В июле 1755 года (в возрасте тридцати лет) Казанова был арестован и помещен в Пьомби (венецианскую «Свинцовую тюрьму»). Эта тюрьма состояла из семи камер на верхнем этаже Дворца дожей и была предназначена для заключенных высокого положения и политических преступников. Свое название она получила по свинцовым плитам, покрывавшим крышу дворца. Казанова был без суда приговорен к пяти годам заключения в этой тюрьме, из которой еще ни разу не было ни одного побега, и все же Казанове удалось бежать, взломав свинцовую крышу тюрьмы. Скептики спорят, что побег Казановы был выдумкой, что его просто выкупил приемный отец. Однако в государственных архивах сохранились подтверждения рассказу нашего героя, в том числе сведения о ремонте потолка в тюремной камере.
…И вот Казанова снова в Париже. Он въезжает в него 5 января 1757 года…
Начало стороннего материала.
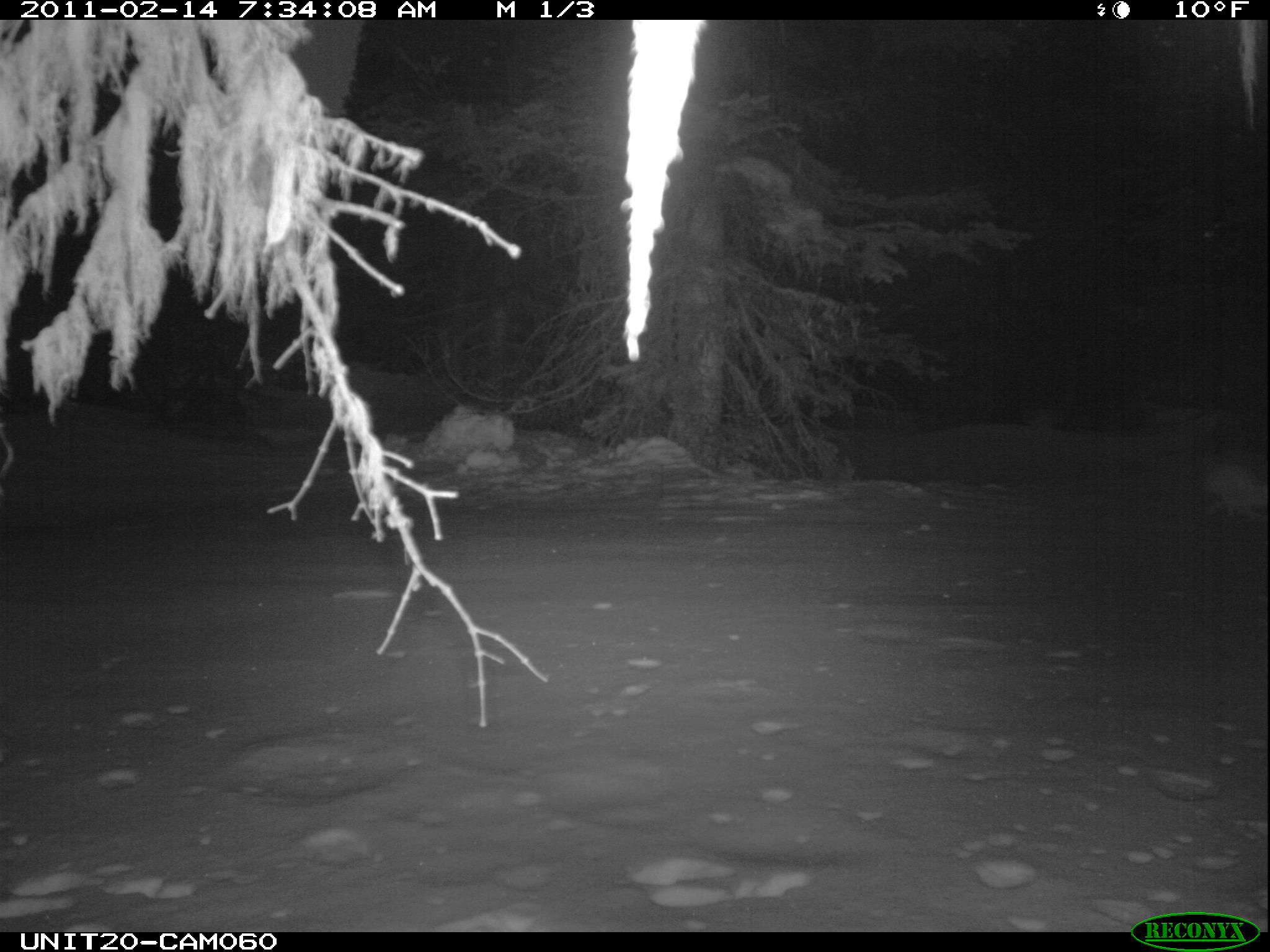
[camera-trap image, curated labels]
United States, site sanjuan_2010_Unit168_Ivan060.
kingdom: Animalia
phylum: Chordata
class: Mammalia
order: Lagomorpha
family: Leporidae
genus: Lepus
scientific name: Lepus americanus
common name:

…Вот я снова в великом городе Париже, <…> на этот раз мне должно было рассчитывать лишь на тех, у кого нашла пристанище слепая богиня Фемида. Я понимал: чтобы добиться чего бы то ни было, мне надлежало использовать все свои физические и моральные силы, свести знакомство с сильными и влиятельными людьми и стараться угодить всем тем, кто может служить моим интересам. <…>
Казанова всегда в восхищении от Парижа. Но сквозь это восхищение проглядывает иногда деловая забота. «Зачем вы едете в Париж?» – спрашивают его… «Я пущу там в оборот свои таланты».
Мой первый визит был к г-ну Шуазелю[28]; я вошел к нему, когда был он занят своим туалетом: он писал письмо в то же время, как его причесывали. Закончив письмо, он по-итальянски сказал мне, что г-н аббат де Берни[29] рассказал ему историю моего побега. <…>
Аббат де Берни представлял меня не иначе как финансистом, дабы обеспечить мне благосклонный прием; в противном случае я бы нигде не был принят. Я досадовал, что не могу изъясняться на языке финансов. Назавтра, погрузившись в печальные размышления, я взял карету и велел отвезти меня в Плезанс к г-ну дю Верне. Плезанс чуть дальше Венсена.
И вот я у дверей сего славного мужа, что сорок лет назад спас Францию, едва не погибшую из-за системы, введенной Лоу[30]. Войдя, нахожу я его у пылающего камина в окружении семи-восьми человек. Он представляет меня, именуя другом министра иностранных дел и генерального контролера, и знакомит со всеми этими господами, причем трое или четверо из них были интенданты финансов. Я раскланиваюсь с каждым и в тот же миг вверяю себя Гарпократу[31].
Казанова вовсе не приписывает себе непременно благородную роль, не приукрашивает себя, он точен в своих описаниях, он стремителен.
Поговорив о том, что нынче лед на Сене толщиною в целый фут, они погоревали о г-не де Фонтенель, что умер накануне, потом посетовали, что Дамьен не желает ни в чем признаваться и уголовный процесс этот встанет королю в пять миллионов; затем тема поменялась: заговорили о войне, и все с похвалою отозвались о г-не де Субизе, коего король поставил главнокомандующим. Отсюда перешли к расходам и средствам поправить дела. Час с половиной мне пришлось немало поскучать: слушая их речи, я ровно ничего в них не понимал, ибо были они пересыпаны специальными терминами. Еще полтора часа провел я за столом, открывая рот единственно для того, чтобы есть; после чего перешли мы в залу, и тут г-н дю Верне, оставив общество, пригласил меня и другого господина, лет пятидесяти и недурной наружности, следовать за ним, и мы прошли в кабинет. Мужчину, коего он мне представил, звали Кальзабиджи. Минутою позже туда вошли также два интенданта финансов. Г-н дю Верне с учтивой улыбкой вручил мне большую тетрадь и произнес:
– Вот ваш проект.
На обложке значится: «Лотерея[32] на девяносто номеров, из которых при ежемесячных тиражах выигрывают не более пяти» и тому подобное. Я возвращаю рукопись и признаю, что это мой проект.
– Вас опередили, сударь, – говорит он, – проект сей г-на де Кальзабиджи, что перед вами.